▸ Teks Sumber
══════════════════════════════

Minggu, 06 Oktober 2013

PEMILU TAHUN 2014

Pemilu 2014, Menjadi Tumpuan dan Harapan Masyarakat.

Jika tidak ada halangan hajatan besar Indonesia akan melaksanakan tahapan Pemilihan umum memilih DPR, DPRD, DPD pada 9 April 2014.  Anggaran tahapan Pemilu 2014 mencapai Rp 7,3 triliun. Sedangkan untuk anggaran pengadaan dan distribusi logistik Pemilu 2014 sebesar Rp 1,2 triliun.
Pemilu mendatang diharapkan mampu menghasilkan wakil-wakil rakyat yang berkualitas, mampu menterjemahkan kepentingan rakyat secara keseluruhan. Kualitas wakil rakyat tentu tergantung partai politik. Apakah partai politik bisa memberikan yang terbaik atau sebaliknya.

Komisi Pemilihan Umum (KPU) telah membuka pendaftaran calon sementara calon anggota legislatif. Kegiatan ini juga bagian dari tahapan pelaksanaan untuk melakukan verifikasi, terhadap bakal calon anggota legislatif yang diajukan partai politik.

Kualitas wakil rakyat nantinya sangat erat hubungan dengan bagaimana mekanisme partai politik menjaring kadernya untuk dicalonkan sebagai caleg. Apabila parpol tidak mampu melakukan penjaringan dengan baik, hal itu akan berpengaruh dengan kualitas sumber daya manusia sebagai wakil rakyat nanti. Demikian juga sebalik, jka parpol bisa menentukan caleg yang berkualitas maka kepentingan rakyat sangat mungkin disuarakan secara maksimal.

══════════════════════════════

▸ Bagian Data
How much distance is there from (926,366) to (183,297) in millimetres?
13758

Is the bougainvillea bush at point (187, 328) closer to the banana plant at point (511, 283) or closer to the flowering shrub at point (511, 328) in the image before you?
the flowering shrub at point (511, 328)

══════════════════════════════

▸ Rincian Tugas
Terjemahkan ke dalam bahasa Inggris kalimat berikut dari teks sumber: "Anggaran tahapan Pemilu 2014 mencapai Rp 7,3 triliun." Baris-baris data tidak dipakai dalam latihan ini.

▸ Jawaban Tugas
The budget for the stages of the 2014 General Election reached Rp 7.3 trillion.